> **Trecho para leitura**

Por EMERSON GIUMBELLI*
Quem seguiu os noticiários nas últimas semanas teve muitas chances de ter sabido sobre a inauguração do Cristo Protetor no município gaúcho de Encantado. O evento ocorreu no dia 6 de abril e foi amplamente divulgado em mídias locais, regionais e nacionais.
Desde 2021 já é possível visitar o ponto onde foi construída a estátua de quase 40 metros. A renda garantida pelos ingressos e por outros investimentos permitiu que as obras tivessem continuidade. Ainda não estão completas. A inauguração desse cristo, inspirado no Redentor carioca, vem sendo saudada como uma demonstração de “resiliência” em uma região duramente atingida por enchentes em 2023 e 2024. Espera-se mesmo que o empreendimento ajude a “salvar” a economia da cidade.

> **Enunciado**
Diga se cada afirmação a seguir concorda com o texto sobre o Cristo Protetor, respondendo sim ou não e transcrevendo as palavras do texto que decidem a questão. (a) A inauguração do Cristo Protetor ocorreu no dia 6 de abril. (b) As obras da estátua já foram concluídas. (c) A estátua teve como inspiração o Redentor carioca.

> **Material reunido**
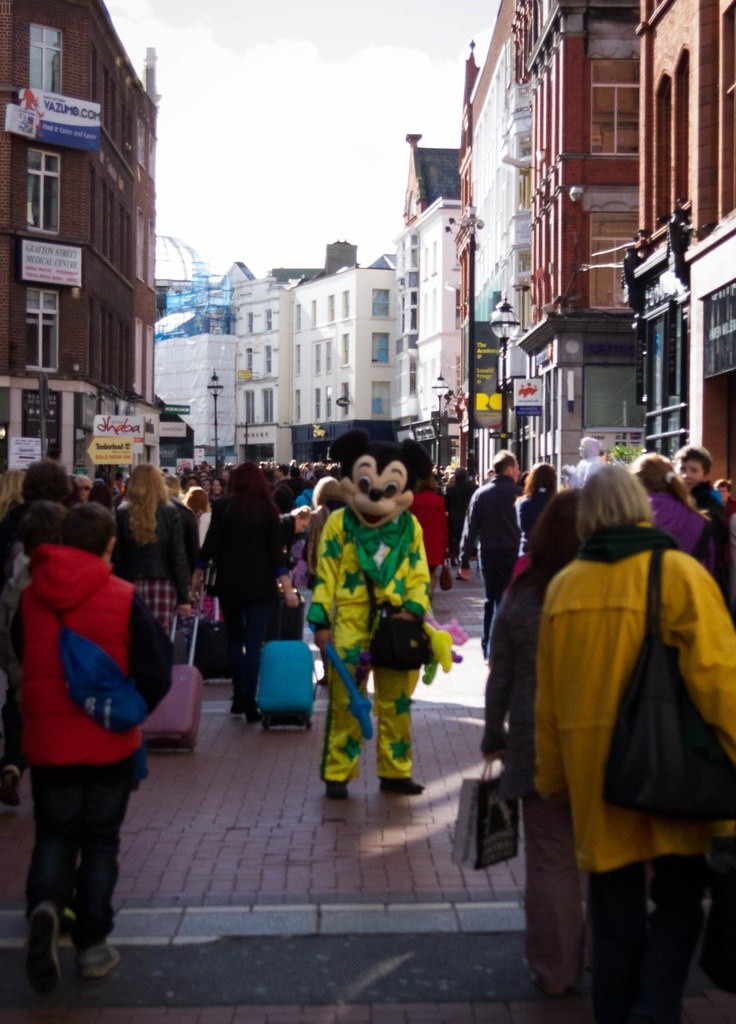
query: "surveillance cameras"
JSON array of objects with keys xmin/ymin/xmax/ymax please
[{"xmin": 569, "ymin": 187, "xmax": 584, "ymax": 201}]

> **Resolução**
(a) Sim: “O evento ocorreu no dia 6 de abril”.
(b) Não: “Ainda não estão completas.”
(c) Sim: “inspirado no Redentor carioca”.